Page 106 of A Heart of Bluestone

I loosen a sigh and meet his steady gaze. He’ll make a good Master. He’s stern enough. Sticks to his decisions.

The aristos won’t like that.

I don’t like it.

Still, I force the words out, and they are bitter on my tongue. “I meant to thank you.” I try to diffuse the tension rolling between us, the icky sort, not the kind of tension I would like to nurture. “It didn’t go unnoticed.”

Confusion creases around his eyes. “What didn’t?”

“The feathers,” I say. “The ones you conjured to stop me from hitting the ground and breaking my arm, probably,” I add with a flush. “Falling over the banister like that wasn’t my best move.”

His frown deepens for a second, just a second, then he smiles something smooth. “I… That isn’t within my power. I ran from the entrance to reach you, but you fell so fast and—then the wave came down the stairs and separated us… The feathers…” He shakes his head. “That wasn’t me.”

“Oh.”

My nod is faint—and I am fast scrambling for another way to disperse the frost between us.

Suppose Eric is something of a backup plan.

I am not quite sure what my intention is with him.

I am even less sure what I am allowed to pursue.

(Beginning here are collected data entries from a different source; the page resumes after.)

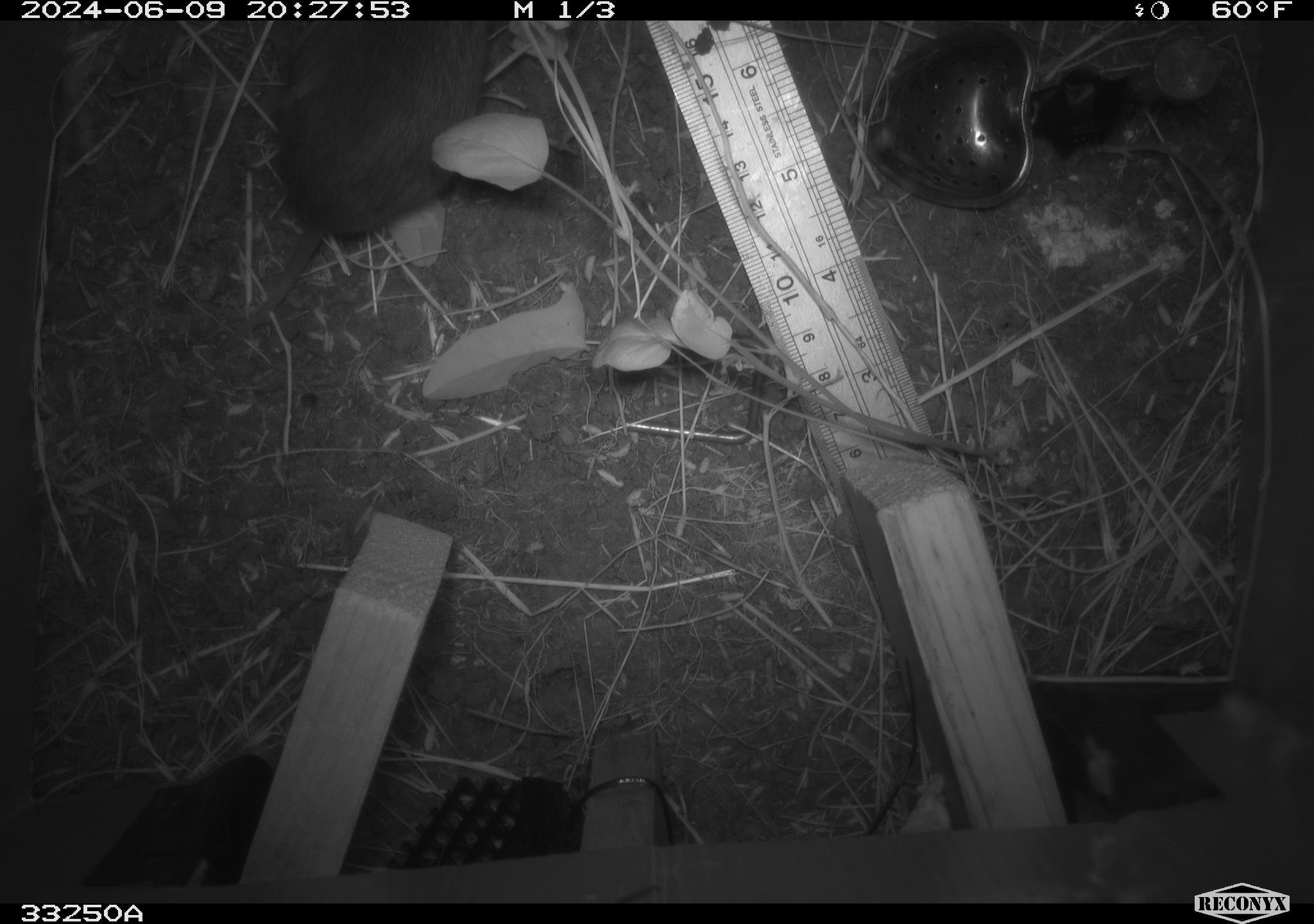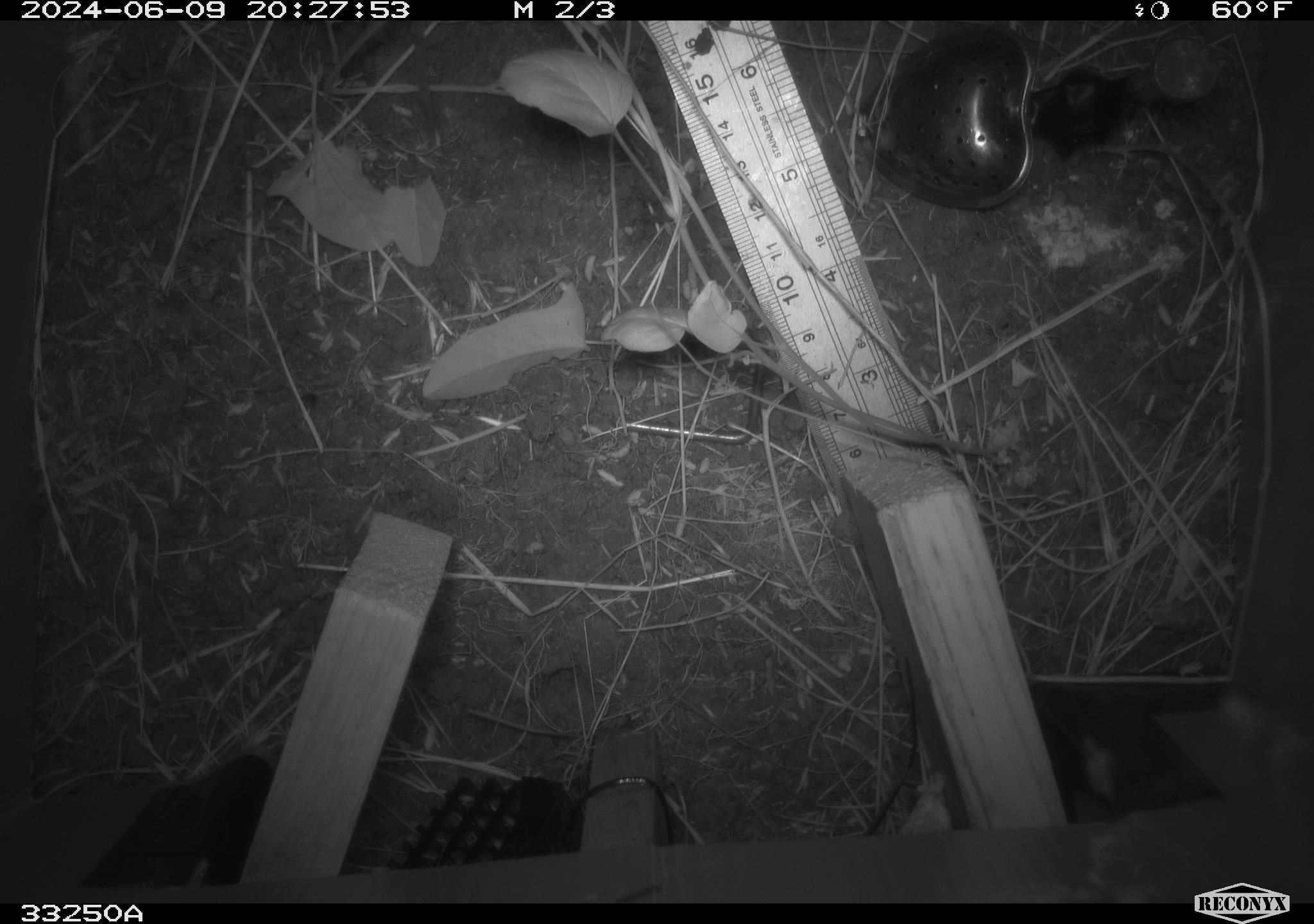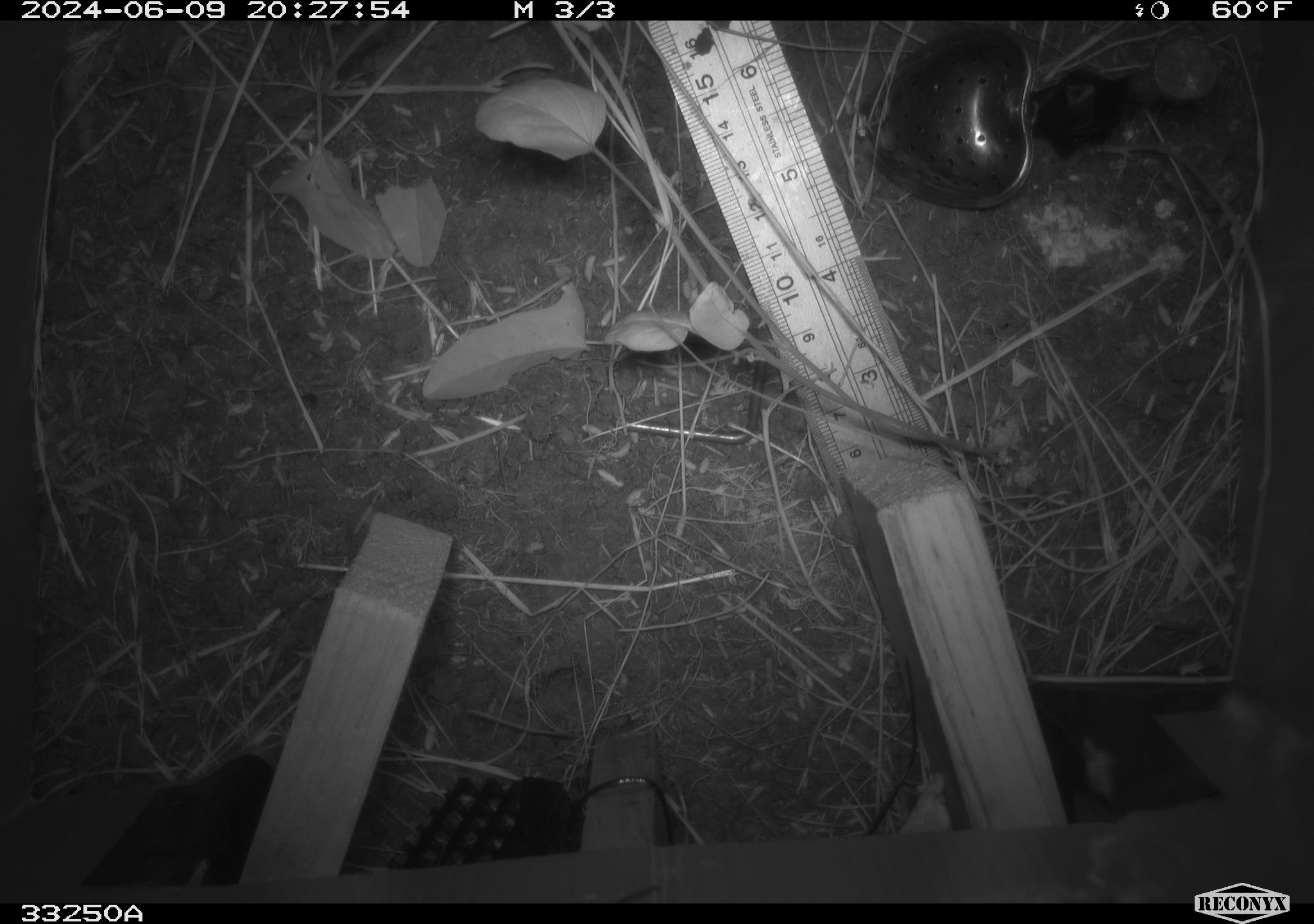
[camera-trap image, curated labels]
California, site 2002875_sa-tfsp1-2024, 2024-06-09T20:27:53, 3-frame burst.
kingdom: Animalia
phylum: Chordata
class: Mammalia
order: Rodentia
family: Cricetidae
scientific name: Arvicolinae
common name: voles, lemmings, and muskrats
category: arvicolinae subfamily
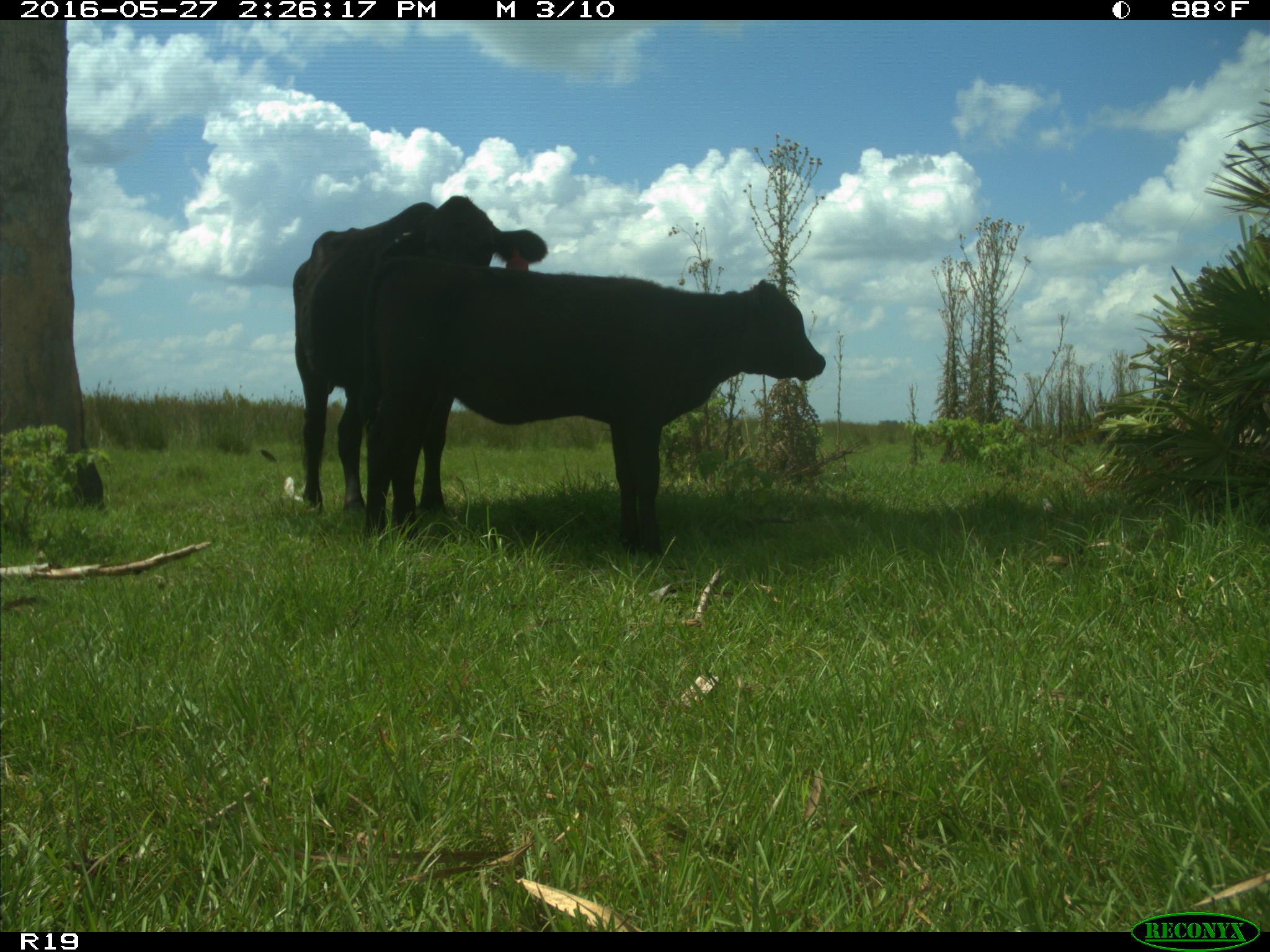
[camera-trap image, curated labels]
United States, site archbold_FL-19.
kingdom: Animalia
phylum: Chordata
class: Mammalia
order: Artiodactyla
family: Bovidae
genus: Bos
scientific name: Bos taurus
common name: domestic cow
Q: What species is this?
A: Bos taurus (domestic cow).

I have heard nothing more on the mysterious aristos suitor from my father, and so it probably faded away. Could have been an aristos simply asking about the amount of my dowry, or the amount of my annual allowance, then disappearing because it’s still not enough to marry a deadblood, even if it is a lot of money. The shame is too great.

So, at present, I’m not engaged.

I’m not promised to anyone. And my contract is open to the likes of Eric now.

I should swallow my pride here.

I should make my fondness of him known.

I shouldn’t go down over something as silly as grades for a stupid class that I only took because it was meant to be easy.

My future is more important than Star Theory grades.

“Tomorrow,” I say with a softer smile than I have managed in our whole interaction this evening. “If you’re still free to tutor me?”

Eric’s tongue presses against the inside of his cheek. He thinks on it a moment,hehesitates.

Fuck, fuck, fuck.

Looks like I might have some damage control to work on.

A breath of relief is ribboned from me when he nods.

Still, he doesn’t soften. His tone is crisp, “Library, six o’clock?”

That’s dinner time. The mess hall opens just an hour before. And if I am too late in, all the good stuff is gone, and what’s left is oily and filmy and soggy.

Ugh.

But this is an opportunity.

Damage control, damage control, damage control.

If I remind myself enough, then maybe it won’t be so bitter on my smile. “I’ll bring snacks,” I say.